Amy L Clarke 1, Julia Roscoe 1, Rebecca Appleton 1, Deepak Parashar 2 3 4, Radha Muthuswamy 5, Omar Khan 1, Jeremy Dale 1, Veronica Nanton

Main idea: While the study demonstrated the feasibility of implementing the specific holistic needs assessment, it did not meet the a priori progression criteria; as such, undertaking a definitive randomised controlled trial is not appropriate until the identified methodological and technical issues have been addressed.


Purpose: This study assessed the feasibility of implementing a novel model of integrated prostate cancer care involving an online prostate cancer-specific holistic needs assessment (sHNA) and shared digital communication between patients and their healthcare professionals (HCPs). The sHNA produces a semi-automated care plan that is finalised in consultation between the patient and their practice nurse.
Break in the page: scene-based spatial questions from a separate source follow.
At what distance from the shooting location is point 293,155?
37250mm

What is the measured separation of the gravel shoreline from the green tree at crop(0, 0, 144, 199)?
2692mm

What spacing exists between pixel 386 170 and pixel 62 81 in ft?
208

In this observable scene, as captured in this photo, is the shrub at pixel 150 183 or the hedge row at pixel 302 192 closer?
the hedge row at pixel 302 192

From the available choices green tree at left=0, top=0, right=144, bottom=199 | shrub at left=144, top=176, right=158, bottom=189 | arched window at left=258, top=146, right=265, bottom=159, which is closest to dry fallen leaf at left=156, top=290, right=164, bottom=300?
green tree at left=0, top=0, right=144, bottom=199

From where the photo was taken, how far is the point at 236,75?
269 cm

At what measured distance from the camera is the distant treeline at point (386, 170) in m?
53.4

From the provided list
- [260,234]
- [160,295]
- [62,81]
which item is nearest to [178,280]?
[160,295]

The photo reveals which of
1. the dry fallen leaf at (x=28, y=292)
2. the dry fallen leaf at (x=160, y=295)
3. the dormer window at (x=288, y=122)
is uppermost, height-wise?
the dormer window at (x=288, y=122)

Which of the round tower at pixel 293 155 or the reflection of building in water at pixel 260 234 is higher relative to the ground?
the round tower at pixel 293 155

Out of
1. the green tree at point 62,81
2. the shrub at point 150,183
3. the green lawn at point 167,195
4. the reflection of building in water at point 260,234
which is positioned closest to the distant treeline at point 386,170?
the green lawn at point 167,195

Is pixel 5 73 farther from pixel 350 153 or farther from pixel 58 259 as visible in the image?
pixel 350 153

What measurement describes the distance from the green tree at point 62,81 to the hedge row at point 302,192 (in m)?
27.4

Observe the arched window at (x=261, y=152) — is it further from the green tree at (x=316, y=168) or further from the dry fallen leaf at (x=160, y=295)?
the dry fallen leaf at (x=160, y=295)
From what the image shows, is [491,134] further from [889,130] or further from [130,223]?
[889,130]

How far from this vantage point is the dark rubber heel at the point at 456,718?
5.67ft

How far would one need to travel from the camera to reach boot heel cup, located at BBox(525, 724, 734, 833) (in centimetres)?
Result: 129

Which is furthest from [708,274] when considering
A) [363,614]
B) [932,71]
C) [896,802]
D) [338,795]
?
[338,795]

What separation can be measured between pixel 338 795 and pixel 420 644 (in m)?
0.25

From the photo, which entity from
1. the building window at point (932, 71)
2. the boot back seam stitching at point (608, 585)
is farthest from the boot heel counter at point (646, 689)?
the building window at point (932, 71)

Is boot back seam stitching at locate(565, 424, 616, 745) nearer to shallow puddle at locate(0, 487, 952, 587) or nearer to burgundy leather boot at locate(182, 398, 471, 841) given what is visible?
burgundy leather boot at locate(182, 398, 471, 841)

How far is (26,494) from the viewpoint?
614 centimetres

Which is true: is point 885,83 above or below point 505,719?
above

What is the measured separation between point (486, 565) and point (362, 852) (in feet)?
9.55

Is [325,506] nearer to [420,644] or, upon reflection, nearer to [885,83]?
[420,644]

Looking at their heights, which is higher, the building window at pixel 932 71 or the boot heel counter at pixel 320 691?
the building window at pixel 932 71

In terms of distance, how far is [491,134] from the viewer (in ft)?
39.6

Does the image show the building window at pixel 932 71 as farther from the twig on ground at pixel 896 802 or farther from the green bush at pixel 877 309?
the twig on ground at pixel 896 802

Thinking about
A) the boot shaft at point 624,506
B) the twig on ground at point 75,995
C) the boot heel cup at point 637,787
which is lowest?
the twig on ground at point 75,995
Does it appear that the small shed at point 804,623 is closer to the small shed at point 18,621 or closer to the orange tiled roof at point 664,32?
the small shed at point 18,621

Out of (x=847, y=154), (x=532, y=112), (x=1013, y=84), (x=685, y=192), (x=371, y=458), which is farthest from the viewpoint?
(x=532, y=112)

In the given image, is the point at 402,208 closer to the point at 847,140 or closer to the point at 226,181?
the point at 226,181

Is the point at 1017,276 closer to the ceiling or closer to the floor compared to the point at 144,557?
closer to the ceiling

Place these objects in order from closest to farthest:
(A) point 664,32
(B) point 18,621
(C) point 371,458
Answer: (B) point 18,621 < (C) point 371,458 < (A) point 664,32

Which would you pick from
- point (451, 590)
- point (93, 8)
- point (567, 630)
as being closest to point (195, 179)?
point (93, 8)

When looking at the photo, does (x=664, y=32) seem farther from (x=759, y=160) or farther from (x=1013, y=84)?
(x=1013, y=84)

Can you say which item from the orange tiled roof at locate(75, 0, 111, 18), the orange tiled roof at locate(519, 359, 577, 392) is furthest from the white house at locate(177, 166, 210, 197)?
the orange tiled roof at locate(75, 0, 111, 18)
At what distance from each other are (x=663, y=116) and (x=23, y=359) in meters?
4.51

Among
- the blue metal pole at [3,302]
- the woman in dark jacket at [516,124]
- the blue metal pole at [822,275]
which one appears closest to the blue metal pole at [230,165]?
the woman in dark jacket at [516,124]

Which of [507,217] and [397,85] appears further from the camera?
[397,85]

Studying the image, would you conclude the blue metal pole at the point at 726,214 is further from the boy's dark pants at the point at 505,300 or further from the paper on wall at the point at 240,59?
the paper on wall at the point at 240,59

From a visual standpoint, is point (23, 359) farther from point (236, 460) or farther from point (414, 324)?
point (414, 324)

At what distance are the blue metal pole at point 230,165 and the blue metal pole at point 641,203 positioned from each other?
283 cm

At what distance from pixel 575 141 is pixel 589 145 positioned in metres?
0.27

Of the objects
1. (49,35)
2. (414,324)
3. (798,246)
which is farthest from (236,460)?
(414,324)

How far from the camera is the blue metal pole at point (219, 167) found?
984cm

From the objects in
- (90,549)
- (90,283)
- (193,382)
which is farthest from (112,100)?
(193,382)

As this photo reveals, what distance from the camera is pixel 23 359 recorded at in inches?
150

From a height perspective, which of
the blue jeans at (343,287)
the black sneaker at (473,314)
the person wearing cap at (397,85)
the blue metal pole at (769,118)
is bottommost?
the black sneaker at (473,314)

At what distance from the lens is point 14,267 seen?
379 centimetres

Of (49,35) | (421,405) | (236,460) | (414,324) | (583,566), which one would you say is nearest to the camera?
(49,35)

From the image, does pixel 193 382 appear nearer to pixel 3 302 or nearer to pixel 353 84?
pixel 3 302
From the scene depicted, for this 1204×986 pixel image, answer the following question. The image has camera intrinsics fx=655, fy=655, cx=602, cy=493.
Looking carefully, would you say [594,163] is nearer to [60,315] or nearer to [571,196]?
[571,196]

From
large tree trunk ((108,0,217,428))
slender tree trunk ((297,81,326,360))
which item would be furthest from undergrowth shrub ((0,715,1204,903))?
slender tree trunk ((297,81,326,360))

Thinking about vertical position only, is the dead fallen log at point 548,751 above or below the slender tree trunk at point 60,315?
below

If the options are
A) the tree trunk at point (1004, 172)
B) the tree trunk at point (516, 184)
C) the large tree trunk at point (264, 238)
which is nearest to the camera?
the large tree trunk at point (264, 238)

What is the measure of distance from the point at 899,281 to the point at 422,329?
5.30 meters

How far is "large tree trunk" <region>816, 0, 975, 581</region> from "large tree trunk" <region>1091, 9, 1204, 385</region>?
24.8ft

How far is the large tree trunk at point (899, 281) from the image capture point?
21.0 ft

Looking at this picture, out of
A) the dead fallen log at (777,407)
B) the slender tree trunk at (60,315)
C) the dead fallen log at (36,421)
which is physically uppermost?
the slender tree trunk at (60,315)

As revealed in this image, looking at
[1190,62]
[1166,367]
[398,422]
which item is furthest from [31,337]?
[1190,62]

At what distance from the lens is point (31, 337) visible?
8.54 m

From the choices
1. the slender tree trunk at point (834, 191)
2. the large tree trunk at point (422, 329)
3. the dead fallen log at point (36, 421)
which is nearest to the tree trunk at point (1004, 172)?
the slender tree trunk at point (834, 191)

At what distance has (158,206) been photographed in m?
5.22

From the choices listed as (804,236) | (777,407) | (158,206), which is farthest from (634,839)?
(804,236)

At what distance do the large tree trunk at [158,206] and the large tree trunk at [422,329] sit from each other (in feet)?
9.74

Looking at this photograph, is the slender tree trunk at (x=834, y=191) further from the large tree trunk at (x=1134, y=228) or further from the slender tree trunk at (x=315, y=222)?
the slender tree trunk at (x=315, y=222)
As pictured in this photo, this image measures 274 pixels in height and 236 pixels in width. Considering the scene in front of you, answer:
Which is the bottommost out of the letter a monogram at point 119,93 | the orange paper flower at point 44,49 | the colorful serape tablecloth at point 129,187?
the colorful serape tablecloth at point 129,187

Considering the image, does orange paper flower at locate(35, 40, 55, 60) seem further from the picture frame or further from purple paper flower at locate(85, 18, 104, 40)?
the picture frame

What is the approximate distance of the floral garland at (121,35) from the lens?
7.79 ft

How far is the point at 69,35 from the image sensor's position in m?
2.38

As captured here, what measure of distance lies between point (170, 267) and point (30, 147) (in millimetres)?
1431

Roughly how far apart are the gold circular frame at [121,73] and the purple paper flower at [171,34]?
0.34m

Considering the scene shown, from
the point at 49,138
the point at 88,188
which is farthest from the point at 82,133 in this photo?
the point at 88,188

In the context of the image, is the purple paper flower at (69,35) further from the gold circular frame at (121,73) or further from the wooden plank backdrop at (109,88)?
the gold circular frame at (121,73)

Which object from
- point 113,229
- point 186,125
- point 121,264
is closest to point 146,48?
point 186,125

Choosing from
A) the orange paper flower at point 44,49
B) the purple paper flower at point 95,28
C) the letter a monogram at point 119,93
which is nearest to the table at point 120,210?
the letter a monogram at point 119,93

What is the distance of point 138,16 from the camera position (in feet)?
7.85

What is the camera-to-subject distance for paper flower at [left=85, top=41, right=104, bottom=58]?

Methods: Men living with and beyond prostate cancer were invited to participate in a 9-month non-randomised cluster controlled feasibility study. The intervention group was asked to complete the sHNA on three occasions. Data were collected using Patient Reported Outcome Measures (PROMs) at baseline, 10 and 24 weeks, and 9 months. Outcomes included recruitment, retention, acceptability, and engagement with the sHNA and PROMs.

Results: Fourteen general practices (8 intervention and 6 control), and 41 men (29 intervention and 12 control) participated. Initial patient engagement with the sHNA was high, with all but one receiving practice nurse-led follow-up and an individualised care plan. The sHNA proved useful in identifying ‘red flag’ symptoms, and helping practice nurses decide when to seek further medical care for the patients. There was a high level of acceptability for patients and HCPs. However, integration of care did not occur as intended because of problems linking hospital and general practice IT systems.